Onze eerste auto was een tweedehands Skoda, gekocht van een Antwerpse havenloods die een pittiger wagen wou om, zo vertelde hij ons in vertrouwen, een betere indruk te maken op de vrouwtjes. Twintigduizend kilometer op de teller, okergeel, achterwielaandrijving, spoilers achteraan, en een 1,2-litermotor waar een vriend van ons jaloers op was, want zijn Skoda had een 1,05-litermotor, wat bij sportief rijden een heel verschil maakt.

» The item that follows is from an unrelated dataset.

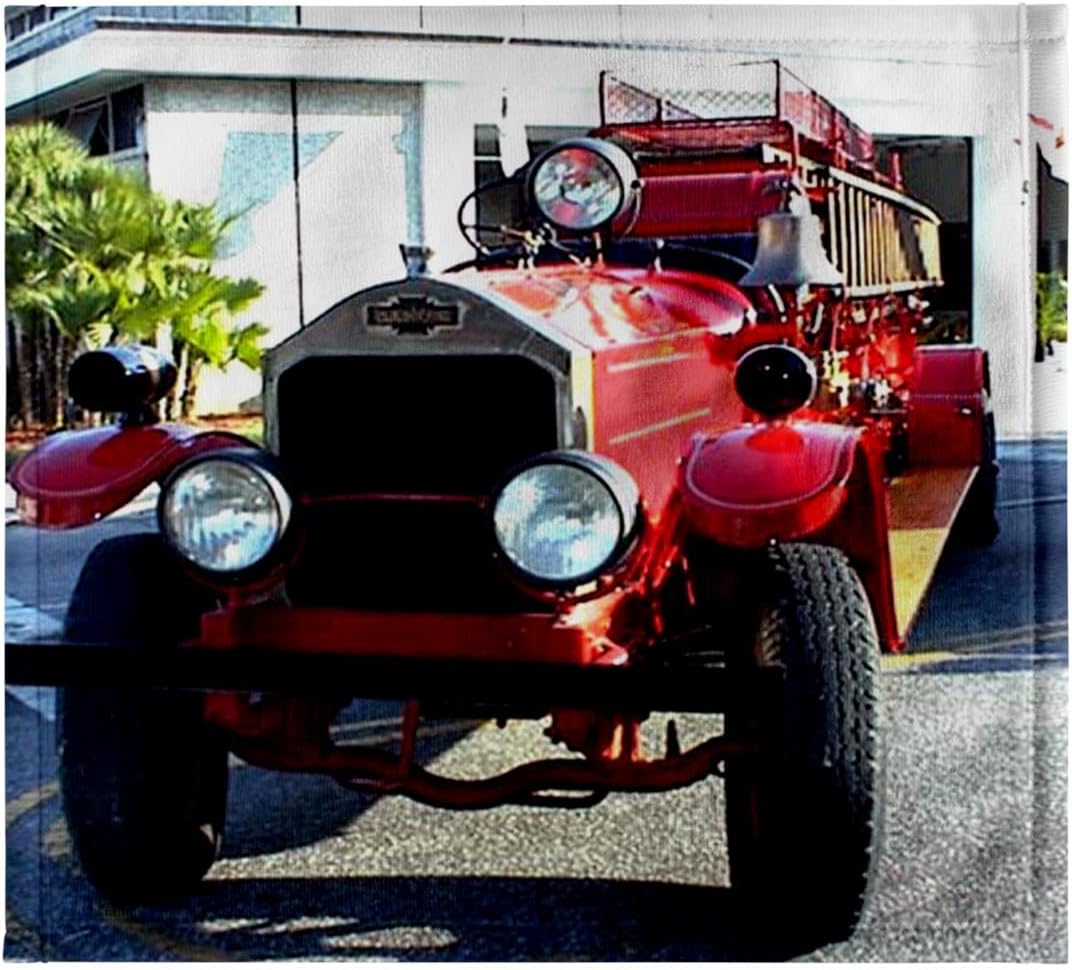 3dRose Old Fire Truck 22x30 Bath Hand Pool Towel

Ik heb nooit een wagen zó bemind als die Skoda, en het eerste krasje op het koetswerk, door een verkeerde parkeerbeweging, sneed door mijn ziel. Toch moet ik over die wagen ook veel slechts vertellen. Zo was de vering achteraan volstrekt onvoldoende. We hebben onze goede vriend D. een keer op de achterbank van Brussel naar West-Vlaanderen gevoerd. Onze vriendschap heeft er niet onder geleden, D. zijn billen hebben dat wel. Dan de wegligging. Doordat de kofferruimte voorin zat en de motor achterin, lag het zwaartepunt van de wagen te ver naar achteren en ging de wagen gemakkelijk aan het slingeren. Het werd wat beter nadat we een grote zak zand in de koffer hadden gelegd. Starten bij vochtig weer was een ander knelpunt. We kregen goede raad van de Vlaamse schrijver en publicist LC die bij ons in de buurt woonde. Het beste was de motorkap opendoen, de rubberdopjes van de stroomverdeler (de ‘delco’) eraf nemen en er vijf minuutjes warme lucht op blazen met een haardroger. Dat werkte meestal. Ten slotte: schakelen. Dat ging evenmin vlot en na enkele weken kregen we de pook niet meer in de eerste versnelling. Gelukkig woonden we in een straat met een stevige helling – de Rogierstraat in Schaarbeek – en konden we bijna altijd de wagen zo parkeren dat hij met de neus neerwaarts gericht stond. Starten in tweede versnelling was dan kinderspel.
Maar al bij al heeft professor De Vos gelijk en waren we heel tevreden over de Skoda die prima geschikt was om ons van A naar B en van B naar A te brengen, als B tenminste ook in een hellende straat lag. Helaas heeft na een jaar ongeveer een verrassende ontwikkeling de goede verstandhouding tussen ons en de auto grondig verstoord. Mijn vrouw was met gepaste snelheid op de rechterrijstrook van de snelweg aan het rijden, toen het linkervoorwiel zich van de auto losmaakte en alleen voortrolde. Dat was even schrikken. Gelukkig ging de wagen niet over de kop – ongetwijfeld omdat het zwaartepunt zoals vermeld nogal naar achteren lag. We hebben een nieuw wiel laten opzetten, maar het is tussen ons en de Skoda nooit meer goed gekomen. Kort daarna hebben we hem verruild voor een Fordje.
Nu ben ik al zeven jaar bezitter van een Jaguar. Het is niet de nieuwste model en hij was ook niet nieuw toen ik hem kocht, maar het is een duivels mooie wagen en hij rijdt ook erg prettig. Als ik een andere Jaguar kruis, dan maak ik altijd een klein handgebaar als groet – klein genoeg dat de andere bestuurder het niet zou merken. Mijn vrouw rijdt met een firmawagen, een ruime Ford die ze binnenkort mag inruilen. Haar nieuwe wagen kon ze kiezen uit een lange lijst die ook een aardige Mercedes en een knappe BMW bevatte. Maar ze heeft een royale Skoda gekozen. Binnenkort hebben we dus, bij leven en welzijn, een Jaguar én een Skoda.